Temps forts de son parcours
- Le redressement financier d'Yerres, son bastion électoral : En 1995, il s'empare d'une municipalité d'Yerres lourdement surendettée et placée sous tutelle préfectorale à la suite de la faillite retentissante du centre aquatique « Le Triton ». En renégociant la dette auprès des banques, il fait chuter l'endettement municipal de 45 à 34 millions d'euros, tout en aménageant des espaces naturels comme les berges de l'Yerres. Ses victoires massives et successives dès le premier tour feront de lui un maire particulièrement implanté et « souverain chez lui ».
- La rupture avec l'UMP et l'affirmation souverainiste : S'affirmant comme l'un des leaders de droite du « non » au traité constitutionnel européen en 2005 aux côtés de Philippe de Villiers, il s'oppose également au CPE et à la privatisation de GDF. En 2007, refusant de s'aligner sur la politique de Nicolas Sarkozy, il quitte l’UMP et fonde un parti pleinement souverainiste, dénonçant l'euro comme la cause de la misère sociale.
- Le séisme de l'alliance avec Marine Le Pen (2017) : Au cours de l'entre-deux-tours de la présidentielle de 2017, il franchit un cap historique en rompant avec le front républicain pour signer un accord de gouvernement avec Marine Le Pen, qui promet de le nommer Premier ministre en cas de victoire. Ce choix provoque d'importantes manifestations d'opposition à Yerres, ainsi qu'une crise majeure au sein de son parti, marquée par la démission de son bras droit de longue date, Olivier Clodong.
- Des positions radicales et polémiques nationales : Habitué des coups d'éclat médiatiques – comme lorsqu'il passe la frontière italienne avec une Kalachnikov dans son coffre pour dénoncer l'absence de contrôles douaniers – il défend des thèses d'une grande dureté. Il s'illustre en reprenant à son compte la théorie du « grand remplacement » en 2017, ou en proposant de rouvrir le bagne de Cayenne (puis en suggérant les îles Kerguelen) pour y enfermer de manière isolée les djihadistes de retour en France.

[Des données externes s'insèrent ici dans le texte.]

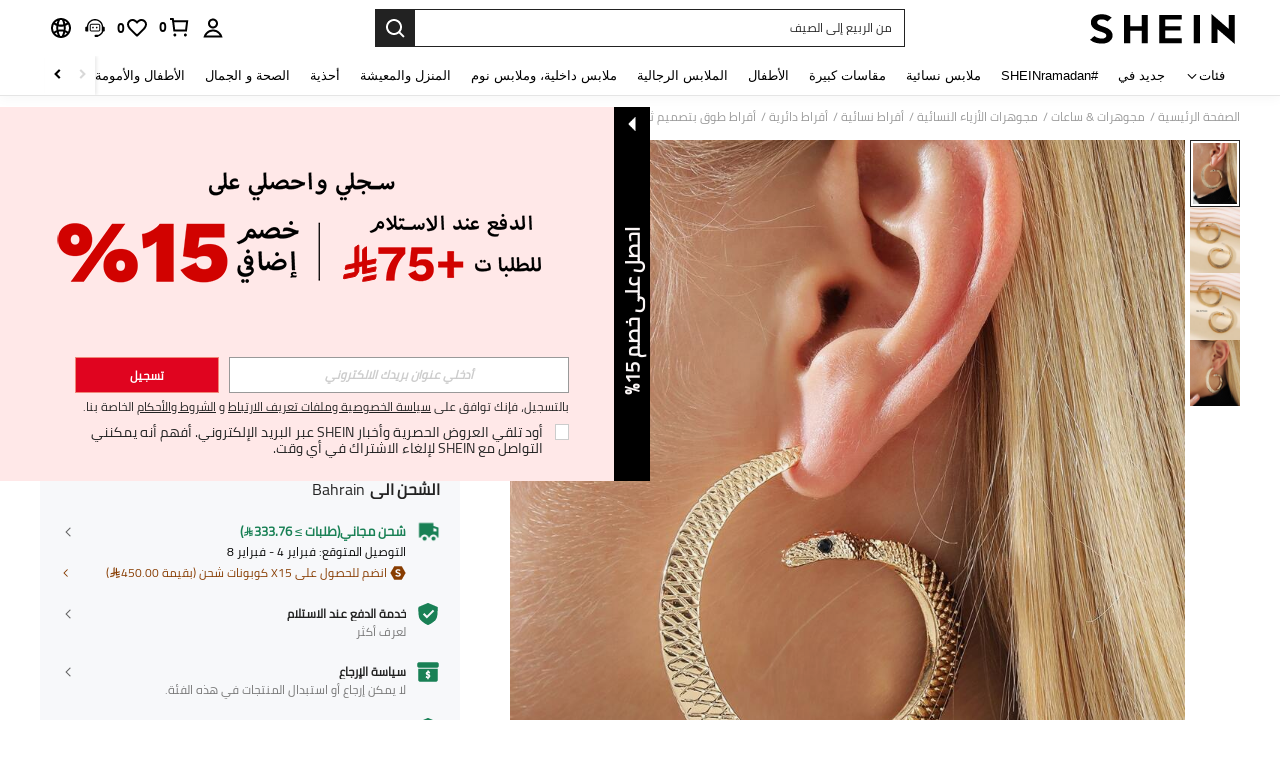

--- FILE ---
content_type: text/javascript; charset=utf-8
request_url: https://ar.shein.com/devices/v3/profile/web?callback=smCB_1769624421891&organization=FPNyuLhAtVnAeldjikus&smdata=W7N7Uu94bq%2BVmrg%2BpkkKvFZgZI6vVFKHgtHrl7PX9dhwiWsIj40L815ZGt6AVJfFrqwGKO9%2FlYWwacxnxPuLo%2FP6Ivbxj0wao2FodXnVT58ltILmq%2FEbuvDQeSEcqqvwtMhYnWsWYdMPIAJgiui1SwLWG4Pf7%2FH%2BculbN6U8R90ilLvIxnoDasMj6A8jtfqCRFwnDTQ9O9slsjC17D62VAMGtCauieKjg8tTDrkiiXbnB%2BYmRaCz73D0eKeaGD11Pgs2dth9LEKEBccnHaHE2rNowUYdTRcnjqkMW55ip%2Bv9gQDj6y4WN5950%2FvsPUg3sC9fpKbJ%2F7MYqfEwBaZjTy%2FiEZgqqOwQXLYwC8lFwb3d8gQ2SRfaUVaEjasxNBMoMkxFARPWSjtMy8rkflBKBOGEHeEY%2F1S8zxMoteb%2B0L06wdW4j%2BI4z9bqtdiTotrNuJnxvy3yYaZnF5En0eENxk%2BzyTCNp9D5VZMEQzWcZrEBY5lV3Z3zGfiLtuSB8BCbyLoOTZ%2FLJjlFT13HbqaLOhANv3CKCSQtA6DdVBaPIjeuF5jlijrQ47BKBmiOmce9hvkL2zUwLe4Lov0BeNfDvFDt%2B83YctAEUTXdD7SPUzNBhz58TsGawF7vRFQkuBtMm7ZDkAyeLys32fjLof9m%2FsK65AWVmRUc%2Fe25ZGSBsYpfMTQHAOg2r%2B7Yx7ikm9jj%2FnK%2BRpcORGkEXU%2BZ%2B0IuNgBnokWu1eTdE%2BYNhaYePJYkz8mSWmJ06j5MJzIMyA60HlM3rpkrJR1D%2Bn%2BRiopkhHoronPrRfZTiI6ACn3zf3QhGHQtkPrW0qkAuLp7nIyWxayKWm6Fri6yJeunKsJ0jakVH0zVgvNdlZWNHZtv%2FZ8I4z6q0a6VPGXeUjtLRxfDCmou9h4YvEQ%2BVaLdMnPMVU0mUVvPaQZMkXwLJWQesWlfCfvew9irOT%2BhDtbfPbjXFXwDGWBf35FHaetVE2L0RAboLt1XtmrF3U%2FnPvh03guW3gbWrTgDx%2FcIBZt%2BxrrZlHI70d1omqIbn6DKILBUd9S6nGXvVw3tcbc8FenNCi%2BGg20C%2BdntnIBhV%2FO2VSsisQz2e8E4lOeybmYTdO1q1HPUBuJCPlnctRhSRsAB2rCoNrkvN%2BbKe3irdxVz3FYOvagmkWKpHB5gKWm5LWvzgUn7t%2FyEfRBBQDUK0dHaYeX1BWOFBIWqMeDlSumdKxaiDdzLj0wllnP6OYR9z0KS%2F1C%2BjoIYTlS9UxRl5Hmb3iIxIhZ3Gs0w849Ft8jgxrCF5TMupuu93l44%2FaQ9gxDESk3BHDTBZTg%2FFwjdpmKiptFGyp264fBq3Iwg%2Bb02AytHrGaBfChU%2FJn2bdW1PRrpILA%3D%3D1487577677129&os=web&version=2.0.0
body_size: -696
content:
window['smCB_1769624421891'] && smCB_1769624421891({"code":1100,"detail":{"len":"12","sign":"kqnHTg5SnnBnnV8ta/7z7A==","timestamp":"1487582755342"},"requestId":"f6abcd726311a6e78a08a0af67c59df7"})

--- FILE ---
content_type: text/plain;charset=UTF-8
request_url: https://us-fp.apitd.net/web/v2?partner=shein_central
body_size: 582
content:
{"code":"000","result":"Rm1ovZhIuMISjvswl54XA4dtIQxNs/hxmAy7tSuKBqkO2FbARGO0wi0CIAtsOFX/nwJrgSeFCnoyXLUWPtNxEGaxyVgJZL6wU/M8m8AqhJMjM3gBm0acldkeb/oFYXhYHp750GeWkQzos/[base64]/jgvNs9xoV65ooRwDbnks2V7XHbtzpjzd9CIlQakVSZcwZ3zgswu3BVvOAVv26qIgkYwbKbG+TVems3hyS3wx/Pmui3M3GbILGpjZSDv5EiisYIGW/0SyiViNXFn7te9btSbB5x4+L5XUK/vQEKSdztNMqY/Imu+H0t8/aJs/eruy66X5rKHJ68CtRTQ==","requestId":"1r79aq5hgifvxgnvhd6m8odujfwu6kzyt61tt7sb8fl7xibn"}

--- FILE ---
content_type: image/svg+xml
request_url: https://shein.ltwebstatic.com/svgicons/icons/sh_pc_sui_icon_doubt_circle_14px_1.svg
body_size: 204
content:
<svg width="14" height="14" viewBox="0 0 14 14" fill="none" xmlns="http://www.w3.org/2000/svg">
<path fill-rule="evenodd" clip-rule="evenodd" d="M13 7C13 3.68629 10.3137 1 7 1C3.68629 1 1 3.68629 1 7C1 10.3137 3.68629 13 7 13C10.3137 13 13 10.3137 13 7ZM9.23463 4.26758C8.61266 3.1903 7.23514 2.8212 6.15786 3.44317C5.38559 3.88904 4.97725 4.7232 5.03707 5.55668H6.042C5.97833 5.06978 6.20611 4.57001 6.65786 4.30919C7.25685 3.96336 8.02278 4.16859 8.3686 4.76758C8.71443 5.36657 8.5092 6.1325 7.91021 6.47832L7.75428 6.57555C7.04595 7.05139 6.61181 7.83107 6.57181 8.67632L6.5718 8.73191L7.57125 8.73191L7.57125 8.69996L7.58541 8.55199C7.65563 8.06186 7.95358 7.60799 8.41021 7.34435L8.54116 7.26275C9.51653 6.60811 9.83068 5.29998 9.23463 4.26758ZM6.57152 9.73191H7.57125V10.6984H6.57125L6.57152 9.73191Z" fill="#222222"/>
</svg>


--- FILE ---
content_type: text/javascript
request_url: https://metrics.fitanalytics.com/metrics/widget?garmentId=&event=load&value=false&iid=po2g8sqnmr&platform=desktop&widget_version=&shop_country=SHEIN_AR&shop_language=ar&experiments=&hostname=ar.shein.com&firedAt=1769624433&shortSid=&ps=0&ssrc=&_=1769624432635&callback=Zepto1769624429089
body_size: -156
content:
/**/ typeof Zepto1769624429089 === 'function' && Zepto1769624429089({"received":true});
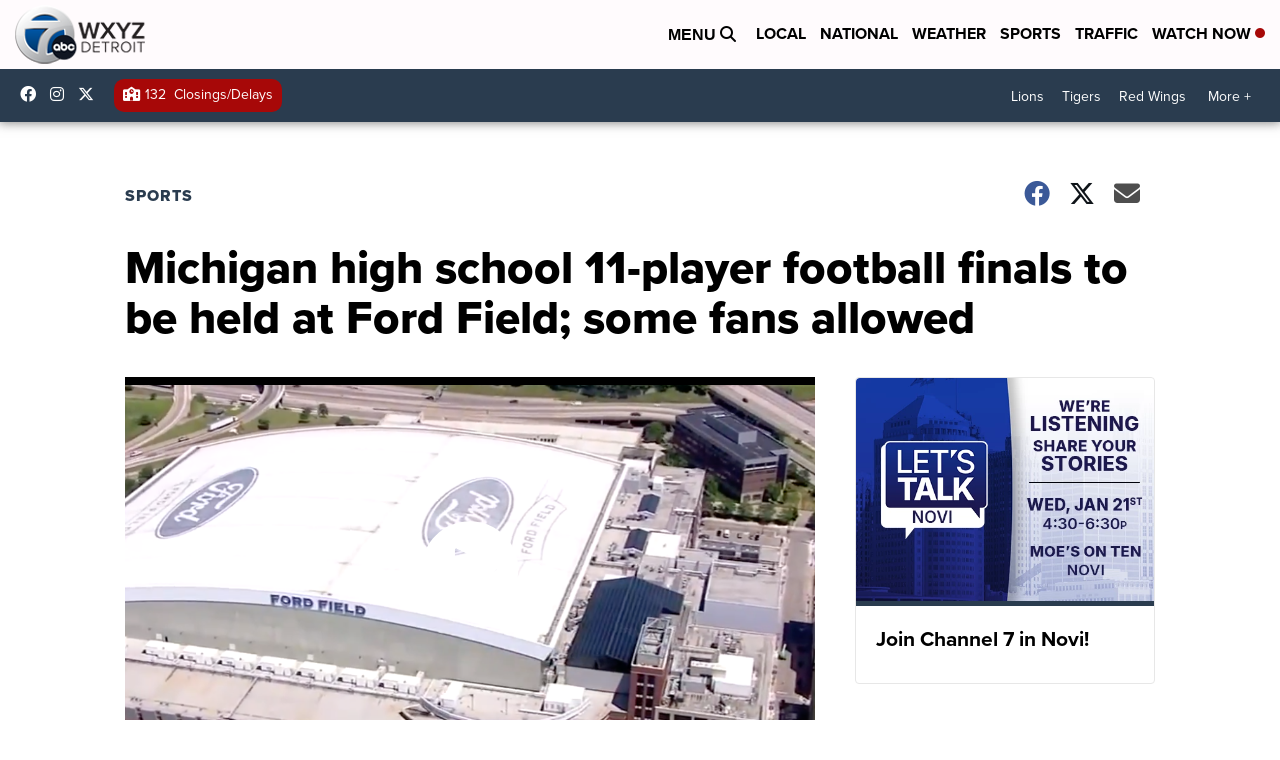

--- FILE ---
content_type: application/javascript; charset=utf-8
request_url: https://fundingchoicesmessages.google.com/f/AGSKWxVjw-ormcn20uqUvOlpDB9ICFE0rPgYmWcRbsmc_3xTEVDqBunqOC1r_yT3y0V0BGBJScJcqOa9UkHSw2imP4i_ZzoBmZ3ehY_i4iswOSv86vUHI9y7qXTdLl59pZOAbOaSRduoCWZmcJZdSCrcqvSxYlxIlx0PupGlYYfAEceDIw6XbUvBCoDtkBY0/_/ad-nytimes./sticky-ad-/adcase./houseads?/adv4.
body_size: -1293
content:
window['9d7d0afb-44fc-47b3-bee3-775d9ad071c6'] = true;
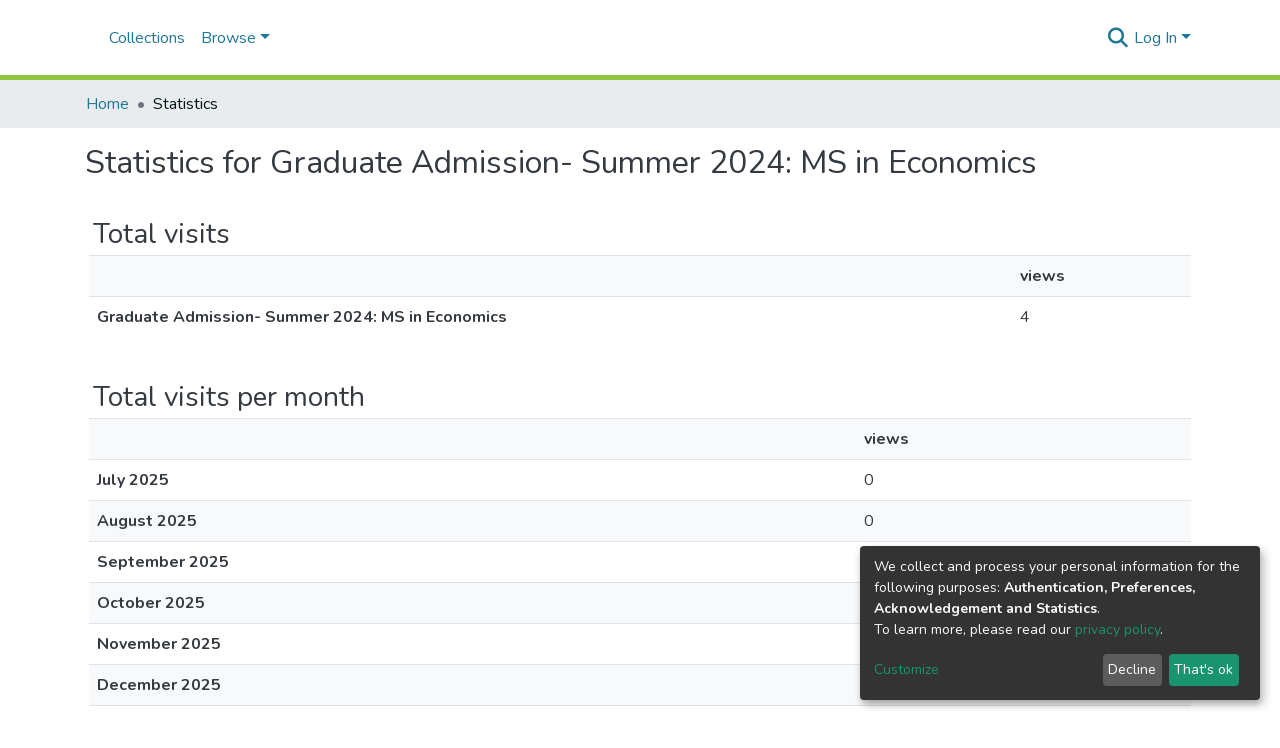

--- FILE ---
content_type: application/javascript; charset=UTF-8
request_url: https://repository.northsouth.edu/runtime.c4118316ae64a26b.js
body_size: 3486
content:
(()=>{"use strict";var e,g={},v={};function f(e){var d=v[e];if(void 0!==d)return d.exports;var a=v[e]={id:e,loaded:!1,exports:{}};return g[e].call(a.exports,a,a.exports,f),a.loaded=!0,a.exports}f.m=g,e=[],f.O=(d,a,b,r)=>{if(!a){var c=1/0;for(t=0;t<e.length;t++){for(var[a,b,r]=e[t],l=!0,n=0;n<a.length;n++)(!1&r||c>=r)&&Object.keys(f.O).every(p=>f.O[p](a[n]))?a.splice(n--,1):(l=!1,r<c&&(c=r));if(l){e.splice(t--,1);var i=b();void 0!==i&&(d=i)}}return d}r=r||0;for(var t=e.length;t>0&&e[t-1][2]>r;t--)e[t]=e[t-1];e[t]=[a,b,r]},f.n=e=>{var d=e&&e.__esModule?()=>e.default:()=>e;return f.d(d,{a:d}),d},(()=>{var d,e=Object.getPrototypeOf?a=>Object.getPrototypeOf(a):a=>a.__proto__;f.t=function(a,b){if(1&b&&(a=this(a)),8&b||"object"==typeof a&&a&&(4&b&&a.__esModule||16&b&&"function"==typeof a.then))return a;var r=Object.create(null);f.r(r);var t={};d=d||[null,e({}),e([]),e(e)];for(var c=2&b&&a;"object"==typeof c&&!~d.indexOf(c);c=e(c))Object.getOwnPropertyNames(c).forEach(l=>t[l]=()=>a[l]);return t.default=()=>a,f.d(r,t),r}})(),f.d=(e,d)=>{for(var a in d)f.o(d,a)&&!f.o(e,a)&&Object.defineProperty(e,a,{enumerable:!0,get:d[a]})},f.f={},f.e=e=>Promise.all(Object.keys(f.f).reduce((d,a)=>(f.f[a](e,d),d),[])),f.u=e=>(8592===e?"common":e)+"."+{1:"7958931c50878829",74:"2b77d6315fbee829",89:"04b75c64be4f3d7c",183:"eb455579c4b645c2",194:"27a6ce6ca3e7bd6f",290:"71845aa9c38d23e7",351:"0e068ddc6b2aca71",386:"156827d52b02976f",438:"6881f11b9794208a",510:"c839d28c42133a29",534:"9966aed36b43f844",536:"d129b7bc644c4b60",774:"fcb5facf5850de6a",782:"54d9c77df96a5b86",1021:"5fe945de122d0d73",1064:"48cb0926c90c5012",1135:"87fb6d2e31bc1e24",1193:"379fa6b59cf171bc",1270:"85152dafda12e769",1317:"1a357a5a4cb7d180",1389:"f1aea70d8a9bf027",1408:"2da633741955f8a1",1611:"47ffd2a72635cff8",1760:"5b7296965111a719",1924:"c37f0372bbffdf60",1946:"603b7da2a53debd6",1993:"09c1ff99790e6c19",2121:"0bd0bd0714ac234f",2305:"79b77e9b5781c901",2488:"3d82047177c2b12d",2738:"b65db495ac617b5b",2746:"a91a0243ee03683f",2872:"2f2b2233cd89d30f",2903:"69ede42c4837eac9",2911:"234abb07230da368",2933:"66e3457721989258",3049:"d8aea0762b8a469c",3168:"f0cdb31a0b3fb6c1",3192:"c2e1ed204ce1cd39",3315:"9707b31dabb9cb0c",3456:"27992b02cb98d31b",3457:"4cb8533623f2ba5b",3594:"8afae3f1fbefc1e5",3613:"ed60bf0d106ab0dd",3813:"d0c35ab561ed4e03",3869:"4c47fa721184b3c7",4221:"5c5744093125e2e3",4234:"b3a9e39768e168b6",4462:"db87c315bb146c35",4475:"5d23544c1aa122c8",4555:"77c5a5de90125fca",4560:"ed21fbe32f77c4ee",4715:"98dad03c165939ae",4748:"8066c66730155b0c",4754:"124e4e23448aa2bc",4826:"b6faabc0b8d167f9",4920:"b2e99d4c6a322a65",4958:"84beb606c6d70801",5211:"e2d57a2dc7e9b58d",5215:"4717c5403b977fbd",5332:"157f73f708776e20",5379:"a9c7a4e7daeaf324",5448:"e9091b1243e3841d",5475:"8fb64cb4da445049",5532:"e33f0086cdd1c8f1",5588:"b26890e30b9d9182",5747:"80ef21c18ddcdad3",5788:"df4c912576c07120",5851:"e7060c909c86c819",6111:"b41cd7b344569561",6199:"ea62b62c0f376177",6370:"c09a7389995e3492",6407:"09cd33c419cd8ccb",6470:"3d6519a6e79f6637",6568:"b55c9b40e32b17f2",6822:"ca369cc521717f5a",6857:"5d24b3ad20bbdefa",6933:"6e918347fc970c70",6980:"01f11a5c894170a0",7151:"4db6e35cd0b979ff",7189:"aa6f870a95113769",7295:"75f91efc90ba4066",7300:"3a98ae3de3ac86fe",7356:"c09ce498e2ea5971",7507:"3804c22f184532db",7614:"fe8a6a00984eae05",7657:"8a7b2f262002d596",7708:"6940a6133d39396d",7861:"45819cee1ed8c04c",7971:"bd75ac2da51bf000",7974:"6280b1e4895bed47",8075:"d2305d820fb90f75",8207:"6f693dc3892da555",8247:"8ab708caa9d01737",8258:"8f51da48032ca808",8321:"fa672aa9c7e809b3",8394:"431dcc54bbd4d983",8519:"caa107a4747a302b",8559:"8091dccd6be305f3",8592:"8818ea82571a1960",8594:"41b56f9842e76b00",8710:"926a167ba92d5770",8730:"2e50413ba2854a26",9016:"97ed364429f6502f",9179:"75b5af1d9a85ddcf",9185:"d38663ccffe0e730",9238:"0d42639b8ff7fa3c",9288:"8522f79f8ada6afa",9424:"dc537c3d2fa39dfd",9450:"1253ee734e9a31fb",9454:"423b6adb66c9cefc",9520:"d648064c66a21704",9540:"b625be4c34f9440a",9587:"3f564c93b1d9efb2",9598:"1194b8ab300d3526",9607:"a7a08098491eabfc",9635:"359453251392a313",9717:"dc21aec651a73640",9894:"046cc45621df8d63",9979:"ae350488ecfc6e45"}[e]+".js",f.miniCssF=e=>{},f.o=(e,d)=>Object.prototype.hasOwnProperty.call(e,d),(()=>{var e={},d="dspace-angular:";f.l=(a,b,r,t)=>{if(e[a])e[a].push(b);else{var c,l;if(void 0!==r)for(var n=document.getElementsByTagName("script"),i=0;i<n.length;i++){var o=n[i];if(o.getAttribute("src")==a||o.getAttribute("data-webpack")==d+r){c=o;break}}c||(l=!0,(c=document.createElement("script")).type="module",c.charset="utf-8",c.timeout=120,f.nc&&c.setAttribute("nonce",f.nc),c.setAttribute("data-webpack",d+r),c.src=f.tu(a)),e[a]=[b];var s=(_,p)=>{c.onerror=c.onload=null,clearTimeout(u);var h=e[a];if(delete e[a],c.parentNode&&c.parentNode.removeChild(c),h&&h.forEach(y=>y(p)),_)return _(p)},u=setTimeout(s.bind(null,void 0,{type:"timeout",target:c}),12e4);c.onerror=s.bind(null,c.onerror),c.onload=s.bind(null,c.onload),l&&document.head.appendChild(c)}}})(),f.r=e=>{"undefined"!=typeof Symbol&&Symbol.toStringTag&&Object.defineProperty(e,Symbol.toStringTag,{value:"Module"}),Object.defineProperty(e,"__esModule",{value:!0})},f.nmd=e=>(e.paths=[],e.children||(e.children=[]),e),(()=>{var e;f.tt=()=>(void 0===e&&(e={createScriptURL:d=>d},"undefined"!=typeof trustedTypes&&trustedTypes.createPolicy&&(e=trustedTypes.createPolicy("angular#bundler",e))),e)})(),f.tu=e=>f.tt().createScriptURL(e),f.p="",(()=>{var e={3666:0};f.f.j=(b,r)=>{var t=f.o(e,b)?e[b]:void 0;if(0!==t)if(t)r.push(t[2]);else if(3666!=b){var c=new Promise((o,s)=>t=e[b]=[o,s]);r.push(t[2]=c);var l=f.p+f.u(b),n=new Error;f.l(l,o=>{if(f.o(e,b)&&(0!==(t=e[b])&&(e[b]=void 0),t)){var s=o&&("load"===o.type?"missing":o.type),u=o&&o.target&&o.target.src;n.message="Loading chunk "+b+" failed.\n("+s+": "+u+")",n.name="ChunkLoadError",n.type=s,n.request=u,t[1](n)}},"chunk-"+b,b)}else e[b]=0},f.O.j=b=>0===e[b];var d=(b,r)=>{var n,i,[t,c,l]=r,o=0;if(t.some(u=>0!==e[u])){for(n in c)f.o(c,n)&&(f.m[n]=c[n]);if(l)var s=l(f)}for(b&&b(r);o<t.length;o++)f.o(e,i=t[o])&&e[i]&&e[i][0](),e[i]=0;return f.O(s)},a=self.webpackChunkdspace_angular=self.webpackChunkdspace_angular||[];a.forEach(d.bind(null,0)),a.push=d.bind(null,a.push.bind(a))})()})();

- La contestation de la politique sanitaire et la présidentielle de 2027 : Durant la pandémie de Covid-19, il mène aux côtés de Florian Philippot la contestation contre le passe sanitaire et l’obligation vaccinale, dénonçant une « dictature sanitaire ». Très présent sur les réseaux sociaux, il s'appuie sur ce mouvement pour relancer un parcours politique affaibli par sa défaite aux législatives de 2024. En mars 2025, il officialise sa quatrième candidature à l'Élysée pour 2027, sur une ligne prévoyant la sortie de l'Union européenne en cas d'échec de réformes structurelles de celle-ci, et l'abrogation de l'accord franco-algérien de 1968.